THE CENTER FOR ENVIRONMENTAL POLICY AT BARD COLLEGE CONTINUES OPEN FORUM SERIES WITH "BIOTECHNOLOGY: IS IT THE WAVE OF THE FUTURE?" ON THURSDAY, OCTOBER 28
Are Dolly the Cloned Sheep and BT Engineered Corn Examples of Scientific Progress or a Pandora's Box of Unknown Creation?ANNANDALE-ON-HUDSON, N.Y.-"Biotechnology: Is It the Wave of the Future?" is the topic for the second Open Forum sponsored by the Center for Environmental Policy at Bard College. The forum, free and open to the public, will held be on Thursday, October 28 at 7:30 p.m. in the multipurpose room of the Bertelsmann Campus Center. A panel of experts will examine the politics, science, economics, and ethics of genetic modification and substitution, with special attention to the food industry. A reception with the panelists will follow the forum.
Within the next decade, many kinds of vegetables, grains, fruits, trees, and fiber crops are likely to be added to the genetically altered commercial crops already approved for development and sale, such as insect-resistant potato and cotton, virus-resistant squash, and herbicide-resistant soybean. These developments are restructuring the agricultural system and threaten a major trade dispute between the United States and the European Union. "The issues surrounding biotechnology are rife with confusion," explains Joanne Fox-Przeworski, director of CEP. "They are important to clarify, though, as they have potentially wide-ranging implications for agriculture, the environment, trade, health, consumers, the world's food supply, and bioethics."
About the Panelists:
Val Giddings is vice president for food and agriculture of the Biotechnology Industry Organization (BIO) in Washington, D.C. With more than 800 members, BIO is the largest trade organization to serve the life sciences industry, operating in forty-seven states and more than twenty-six countries. BIO represents companies and institutions involved in research and development of health care, agriculture, industrial, and environmental biotechnology products. Giddings, a geneticist, was -continued- formerly the branch chief for science and policy coordination with the biotechnology products regulatory division of the U. S. Department of Agriculture and a member of the U. S. delegation that negotiated the Biodiversity Convention.

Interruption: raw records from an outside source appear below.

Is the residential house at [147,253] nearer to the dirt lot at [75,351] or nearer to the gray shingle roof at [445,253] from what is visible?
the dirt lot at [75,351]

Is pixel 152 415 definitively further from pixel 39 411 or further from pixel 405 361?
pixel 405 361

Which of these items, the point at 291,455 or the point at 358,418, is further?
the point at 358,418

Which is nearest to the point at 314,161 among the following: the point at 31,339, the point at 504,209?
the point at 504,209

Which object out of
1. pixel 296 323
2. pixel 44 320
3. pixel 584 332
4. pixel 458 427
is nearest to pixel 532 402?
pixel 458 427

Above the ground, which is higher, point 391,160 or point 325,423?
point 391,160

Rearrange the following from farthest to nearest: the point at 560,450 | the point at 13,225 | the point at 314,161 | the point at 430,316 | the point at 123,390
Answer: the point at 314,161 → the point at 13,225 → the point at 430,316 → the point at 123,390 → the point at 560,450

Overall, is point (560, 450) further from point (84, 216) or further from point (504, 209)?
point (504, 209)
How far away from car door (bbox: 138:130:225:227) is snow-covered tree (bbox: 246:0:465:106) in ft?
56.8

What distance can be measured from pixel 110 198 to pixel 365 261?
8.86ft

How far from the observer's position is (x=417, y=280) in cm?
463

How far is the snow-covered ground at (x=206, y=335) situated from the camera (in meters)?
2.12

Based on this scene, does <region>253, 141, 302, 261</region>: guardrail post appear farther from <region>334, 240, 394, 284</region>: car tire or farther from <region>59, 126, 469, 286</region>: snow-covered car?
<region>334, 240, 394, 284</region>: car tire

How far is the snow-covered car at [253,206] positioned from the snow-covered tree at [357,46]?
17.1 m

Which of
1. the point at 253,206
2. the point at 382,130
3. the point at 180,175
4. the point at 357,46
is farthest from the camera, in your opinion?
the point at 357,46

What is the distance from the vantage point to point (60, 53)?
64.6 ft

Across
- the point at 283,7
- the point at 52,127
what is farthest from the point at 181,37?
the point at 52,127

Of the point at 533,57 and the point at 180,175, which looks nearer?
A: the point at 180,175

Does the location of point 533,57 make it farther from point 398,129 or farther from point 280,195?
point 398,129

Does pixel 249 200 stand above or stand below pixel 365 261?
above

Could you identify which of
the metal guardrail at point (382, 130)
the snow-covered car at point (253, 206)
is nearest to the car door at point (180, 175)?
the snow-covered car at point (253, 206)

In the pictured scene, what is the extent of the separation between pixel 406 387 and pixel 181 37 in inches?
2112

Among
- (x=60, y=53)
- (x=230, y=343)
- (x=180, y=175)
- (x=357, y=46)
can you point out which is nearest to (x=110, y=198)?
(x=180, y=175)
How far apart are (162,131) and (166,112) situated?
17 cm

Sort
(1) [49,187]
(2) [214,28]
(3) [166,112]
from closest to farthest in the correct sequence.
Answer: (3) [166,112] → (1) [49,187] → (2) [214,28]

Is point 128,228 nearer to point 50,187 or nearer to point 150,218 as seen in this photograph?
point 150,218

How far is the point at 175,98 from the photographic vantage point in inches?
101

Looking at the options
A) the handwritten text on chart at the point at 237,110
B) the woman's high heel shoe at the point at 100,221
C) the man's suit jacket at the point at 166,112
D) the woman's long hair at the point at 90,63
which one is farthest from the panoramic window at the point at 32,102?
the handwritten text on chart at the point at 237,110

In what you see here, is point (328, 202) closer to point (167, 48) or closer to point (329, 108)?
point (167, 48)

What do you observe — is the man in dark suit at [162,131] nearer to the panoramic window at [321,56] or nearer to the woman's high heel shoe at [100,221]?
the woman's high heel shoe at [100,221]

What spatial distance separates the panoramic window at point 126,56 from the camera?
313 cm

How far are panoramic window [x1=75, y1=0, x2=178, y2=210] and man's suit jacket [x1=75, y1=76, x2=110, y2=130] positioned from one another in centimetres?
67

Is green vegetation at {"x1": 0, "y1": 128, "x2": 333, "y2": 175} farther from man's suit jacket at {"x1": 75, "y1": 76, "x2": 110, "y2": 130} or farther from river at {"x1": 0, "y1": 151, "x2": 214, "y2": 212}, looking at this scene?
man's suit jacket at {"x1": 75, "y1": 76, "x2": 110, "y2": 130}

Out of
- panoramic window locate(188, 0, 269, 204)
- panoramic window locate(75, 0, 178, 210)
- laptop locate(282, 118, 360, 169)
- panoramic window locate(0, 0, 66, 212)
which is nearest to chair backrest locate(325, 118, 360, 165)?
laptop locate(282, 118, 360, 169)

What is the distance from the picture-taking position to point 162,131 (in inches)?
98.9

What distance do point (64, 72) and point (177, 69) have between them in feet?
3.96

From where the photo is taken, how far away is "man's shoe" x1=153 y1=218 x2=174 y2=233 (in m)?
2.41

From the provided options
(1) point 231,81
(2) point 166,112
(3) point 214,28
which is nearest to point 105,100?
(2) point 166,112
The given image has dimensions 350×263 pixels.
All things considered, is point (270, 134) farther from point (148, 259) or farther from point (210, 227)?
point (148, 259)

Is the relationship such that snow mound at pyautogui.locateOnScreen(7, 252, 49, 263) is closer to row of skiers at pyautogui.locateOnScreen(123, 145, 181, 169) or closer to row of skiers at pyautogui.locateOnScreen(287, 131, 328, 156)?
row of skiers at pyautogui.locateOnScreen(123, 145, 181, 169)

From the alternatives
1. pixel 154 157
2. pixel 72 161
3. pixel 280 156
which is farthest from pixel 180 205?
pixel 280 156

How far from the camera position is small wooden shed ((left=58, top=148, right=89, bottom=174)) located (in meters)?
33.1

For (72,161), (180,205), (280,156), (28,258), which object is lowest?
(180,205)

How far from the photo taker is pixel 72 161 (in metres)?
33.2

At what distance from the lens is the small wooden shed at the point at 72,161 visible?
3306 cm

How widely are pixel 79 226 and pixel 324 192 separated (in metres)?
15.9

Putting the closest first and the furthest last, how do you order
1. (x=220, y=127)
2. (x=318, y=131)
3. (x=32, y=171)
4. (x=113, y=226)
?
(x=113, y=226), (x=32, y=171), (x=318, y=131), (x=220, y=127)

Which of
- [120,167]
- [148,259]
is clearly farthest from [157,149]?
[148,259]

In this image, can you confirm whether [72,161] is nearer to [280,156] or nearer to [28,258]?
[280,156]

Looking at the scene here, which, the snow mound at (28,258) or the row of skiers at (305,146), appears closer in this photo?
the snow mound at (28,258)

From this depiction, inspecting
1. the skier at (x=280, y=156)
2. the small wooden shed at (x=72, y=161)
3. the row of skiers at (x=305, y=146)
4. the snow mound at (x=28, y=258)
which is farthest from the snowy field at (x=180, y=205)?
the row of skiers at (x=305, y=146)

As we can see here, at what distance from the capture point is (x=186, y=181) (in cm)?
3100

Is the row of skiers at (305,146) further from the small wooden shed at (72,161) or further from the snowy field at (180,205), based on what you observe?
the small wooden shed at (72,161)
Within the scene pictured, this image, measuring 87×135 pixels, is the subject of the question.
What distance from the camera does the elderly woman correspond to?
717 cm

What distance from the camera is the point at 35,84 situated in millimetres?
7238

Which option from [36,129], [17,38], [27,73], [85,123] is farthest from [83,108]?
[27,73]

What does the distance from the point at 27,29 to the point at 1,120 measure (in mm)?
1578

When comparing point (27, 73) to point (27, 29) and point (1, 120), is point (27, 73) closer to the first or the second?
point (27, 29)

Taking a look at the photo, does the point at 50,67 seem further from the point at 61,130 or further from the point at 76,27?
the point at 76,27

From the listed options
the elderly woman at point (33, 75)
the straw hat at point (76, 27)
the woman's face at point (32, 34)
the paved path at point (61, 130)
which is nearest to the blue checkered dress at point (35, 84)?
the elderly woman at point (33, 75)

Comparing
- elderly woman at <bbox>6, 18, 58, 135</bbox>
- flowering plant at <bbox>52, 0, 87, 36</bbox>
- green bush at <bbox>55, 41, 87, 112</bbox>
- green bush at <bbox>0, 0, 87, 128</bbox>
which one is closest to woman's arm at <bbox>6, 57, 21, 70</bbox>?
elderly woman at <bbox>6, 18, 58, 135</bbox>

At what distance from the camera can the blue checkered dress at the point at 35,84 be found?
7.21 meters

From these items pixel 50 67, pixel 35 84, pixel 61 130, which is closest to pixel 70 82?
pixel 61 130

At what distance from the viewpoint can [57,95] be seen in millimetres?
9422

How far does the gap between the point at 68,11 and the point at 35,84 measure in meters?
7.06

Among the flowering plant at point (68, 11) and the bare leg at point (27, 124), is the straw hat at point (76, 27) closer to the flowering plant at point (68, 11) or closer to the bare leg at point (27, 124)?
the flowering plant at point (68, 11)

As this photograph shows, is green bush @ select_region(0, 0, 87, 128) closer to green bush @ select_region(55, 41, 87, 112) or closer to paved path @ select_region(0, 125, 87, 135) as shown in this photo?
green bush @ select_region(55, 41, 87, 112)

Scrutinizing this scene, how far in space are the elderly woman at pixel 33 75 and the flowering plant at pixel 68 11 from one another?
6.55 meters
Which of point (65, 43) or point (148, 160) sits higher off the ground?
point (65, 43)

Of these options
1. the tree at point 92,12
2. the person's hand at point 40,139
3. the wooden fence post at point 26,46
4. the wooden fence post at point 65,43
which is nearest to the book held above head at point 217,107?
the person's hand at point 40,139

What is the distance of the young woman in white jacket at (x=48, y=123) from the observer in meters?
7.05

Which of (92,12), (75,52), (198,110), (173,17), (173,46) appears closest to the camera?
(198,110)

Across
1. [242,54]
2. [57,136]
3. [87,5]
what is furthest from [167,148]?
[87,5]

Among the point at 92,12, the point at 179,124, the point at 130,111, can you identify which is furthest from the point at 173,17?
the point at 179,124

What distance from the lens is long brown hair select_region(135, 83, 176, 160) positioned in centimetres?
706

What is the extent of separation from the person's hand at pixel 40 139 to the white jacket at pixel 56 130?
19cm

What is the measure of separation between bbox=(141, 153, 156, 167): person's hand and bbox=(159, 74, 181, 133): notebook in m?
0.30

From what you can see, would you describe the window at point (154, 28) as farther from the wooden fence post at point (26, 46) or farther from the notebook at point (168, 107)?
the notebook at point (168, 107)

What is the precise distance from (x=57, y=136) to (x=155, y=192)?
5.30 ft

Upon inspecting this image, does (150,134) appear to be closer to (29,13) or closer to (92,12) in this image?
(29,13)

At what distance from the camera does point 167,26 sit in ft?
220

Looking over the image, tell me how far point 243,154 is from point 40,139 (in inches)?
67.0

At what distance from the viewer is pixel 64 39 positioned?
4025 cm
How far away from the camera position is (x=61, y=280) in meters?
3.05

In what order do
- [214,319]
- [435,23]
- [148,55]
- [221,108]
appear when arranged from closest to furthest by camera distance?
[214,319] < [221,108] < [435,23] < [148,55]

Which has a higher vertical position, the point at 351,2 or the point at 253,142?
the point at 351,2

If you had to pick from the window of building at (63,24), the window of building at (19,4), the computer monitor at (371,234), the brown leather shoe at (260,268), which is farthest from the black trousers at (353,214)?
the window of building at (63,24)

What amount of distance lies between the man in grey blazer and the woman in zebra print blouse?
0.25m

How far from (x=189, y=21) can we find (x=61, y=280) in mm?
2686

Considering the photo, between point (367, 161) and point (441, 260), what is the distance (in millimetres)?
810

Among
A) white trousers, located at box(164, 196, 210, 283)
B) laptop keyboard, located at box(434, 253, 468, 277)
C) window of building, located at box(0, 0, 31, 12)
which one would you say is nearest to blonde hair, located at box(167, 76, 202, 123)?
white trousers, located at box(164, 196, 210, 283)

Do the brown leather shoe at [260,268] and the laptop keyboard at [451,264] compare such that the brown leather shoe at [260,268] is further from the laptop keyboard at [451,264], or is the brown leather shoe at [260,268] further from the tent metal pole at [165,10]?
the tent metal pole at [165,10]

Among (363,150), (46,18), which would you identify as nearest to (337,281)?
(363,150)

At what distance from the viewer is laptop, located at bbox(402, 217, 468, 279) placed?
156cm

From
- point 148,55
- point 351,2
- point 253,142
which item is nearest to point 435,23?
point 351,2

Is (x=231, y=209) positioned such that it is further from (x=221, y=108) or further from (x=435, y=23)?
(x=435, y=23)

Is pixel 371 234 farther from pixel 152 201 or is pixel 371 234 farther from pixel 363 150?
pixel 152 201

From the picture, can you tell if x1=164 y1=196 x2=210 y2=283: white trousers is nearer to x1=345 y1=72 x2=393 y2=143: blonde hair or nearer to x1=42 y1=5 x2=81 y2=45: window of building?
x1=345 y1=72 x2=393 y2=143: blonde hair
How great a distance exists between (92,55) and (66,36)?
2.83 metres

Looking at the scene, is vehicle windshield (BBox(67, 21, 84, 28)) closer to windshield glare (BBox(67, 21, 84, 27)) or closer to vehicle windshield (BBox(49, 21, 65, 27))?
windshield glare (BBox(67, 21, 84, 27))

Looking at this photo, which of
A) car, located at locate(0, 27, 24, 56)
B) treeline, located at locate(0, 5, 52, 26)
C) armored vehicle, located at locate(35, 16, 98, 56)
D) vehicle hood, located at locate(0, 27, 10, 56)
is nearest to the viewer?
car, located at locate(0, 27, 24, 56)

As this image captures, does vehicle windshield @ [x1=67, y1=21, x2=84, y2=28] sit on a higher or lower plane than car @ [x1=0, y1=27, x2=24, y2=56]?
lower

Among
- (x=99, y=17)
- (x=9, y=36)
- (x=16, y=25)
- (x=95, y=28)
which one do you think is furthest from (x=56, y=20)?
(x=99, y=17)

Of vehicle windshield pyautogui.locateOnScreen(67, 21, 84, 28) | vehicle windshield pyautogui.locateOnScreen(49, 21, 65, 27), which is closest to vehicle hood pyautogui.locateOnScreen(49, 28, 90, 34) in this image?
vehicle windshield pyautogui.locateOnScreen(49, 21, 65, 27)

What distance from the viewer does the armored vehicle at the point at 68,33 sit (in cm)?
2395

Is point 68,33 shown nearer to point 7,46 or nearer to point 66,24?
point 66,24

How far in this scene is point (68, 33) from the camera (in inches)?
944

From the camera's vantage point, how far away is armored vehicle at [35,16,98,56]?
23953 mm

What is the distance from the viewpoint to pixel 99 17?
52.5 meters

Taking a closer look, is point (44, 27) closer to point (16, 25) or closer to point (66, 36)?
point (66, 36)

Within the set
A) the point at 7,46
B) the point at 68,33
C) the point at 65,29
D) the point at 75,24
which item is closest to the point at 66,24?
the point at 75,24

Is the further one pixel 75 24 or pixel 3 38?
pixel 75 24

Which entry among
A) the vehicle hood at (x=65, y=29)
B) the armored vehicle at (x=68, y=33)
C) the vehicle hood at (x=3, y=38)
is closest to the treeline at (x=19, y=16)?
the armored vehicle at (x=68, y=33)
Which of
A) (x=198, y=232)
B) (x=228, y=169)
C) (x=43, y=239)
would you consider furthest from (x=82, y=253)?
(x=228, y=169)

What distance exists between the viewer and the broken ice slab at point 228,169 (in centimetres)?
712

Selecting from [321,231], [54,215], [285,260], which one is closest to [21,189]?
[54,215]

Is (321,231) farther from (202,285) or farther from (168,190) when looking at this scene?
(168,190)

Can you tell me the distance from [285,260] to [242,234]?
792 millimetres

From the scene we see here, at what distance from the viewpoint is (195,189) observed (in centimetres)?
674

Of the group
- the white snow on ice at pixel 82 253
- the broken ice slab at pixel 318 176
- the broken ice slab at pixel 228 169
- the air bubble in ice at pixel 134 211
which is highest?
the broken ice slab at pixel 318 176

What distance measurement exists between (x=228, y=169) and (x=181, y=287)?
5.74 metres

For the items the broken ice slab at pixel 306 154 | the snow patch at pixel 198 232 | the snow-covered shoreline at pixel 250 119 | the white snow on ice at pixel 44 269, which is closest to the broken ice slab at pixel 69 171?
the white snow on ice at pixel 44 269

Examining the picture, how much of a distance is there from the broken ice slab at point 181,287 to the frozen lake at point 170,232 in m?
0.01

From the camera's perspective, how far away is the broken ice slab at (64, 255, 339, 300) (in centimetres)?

Robert W. Herdt is director of agricultural science at the Rockefeller Foundation and a specialist on trends in developing countries concerning food self-reliance, population growth, and agricultural production. An expert on Asian rice production, he has worked in the international environmental arena since the 1960s, initially with the Ford and Rockefeller Foundations in India. He was head economist at the International Rice Research Institute and scientific advisor to the Consultative Group on International Agricultural Research (CGIAR) at the World Bank. Herdt is the coauthor of more than sixty articles and six books, the most recent analyzing the implications of the "green revolution" and the promises and pitfalls of agricultural biotechnology. His book The Rice Economy of Asia received the 1986 award for outstanding research communication from the American Agricultural Economics Association.
Margaret Mellon is director of the Agriculture and Biotechnology Program of the Union of Concerned Scientists and a visiting professor at Vermont Law School. A scientist and lawyer, Mellon has written about the complex problems of antibiotic-resistant pathogens. In her book, The Ecological Risks of Engineered Crops, written with Jane Rissler, she calls attention to potential consequences from the wide adoption of genetically altered plants and animals to biodiveristy, human ethics, and the survival of independent farmers. Mellon was director of the Biotechology Policy Center of the National Wildlife Foundation.
Michael Tibbitts, moderator, is a geneticist and associate professor of biology at Bard College. He is developing an undergraduate course, "Bioethics," with Daniel Berthold-Bond that will be offered at Bard in spring 2000.
The final open forum in the series, "Ethics, Justice, Democracy and the Environment: What Do We Owe Future Generations?" will be held on Thursday, February 24, at 7:30 p.m. Outstanding scholars will address some of the most pressing questions in a democracy about political order, social policy, obligations to future generations, and the environment.
Reservations are requested for the forums. Call 914-758-7071 or e-mail [email protected] for further information.
The Open Forum Series is sponsored by the Center for Environmental Policy (CEP) at Bard College, as part of its commitment to make current and important environmental issues available for widespread public discussion. Through education, research, and public service, the newly created CEP addresses local and global policy issues pertaining to the natural and built environments. At the core of CEP's activities is a two-year program leading to a Master of Science in Environmental Policy, beginning autumn 2001.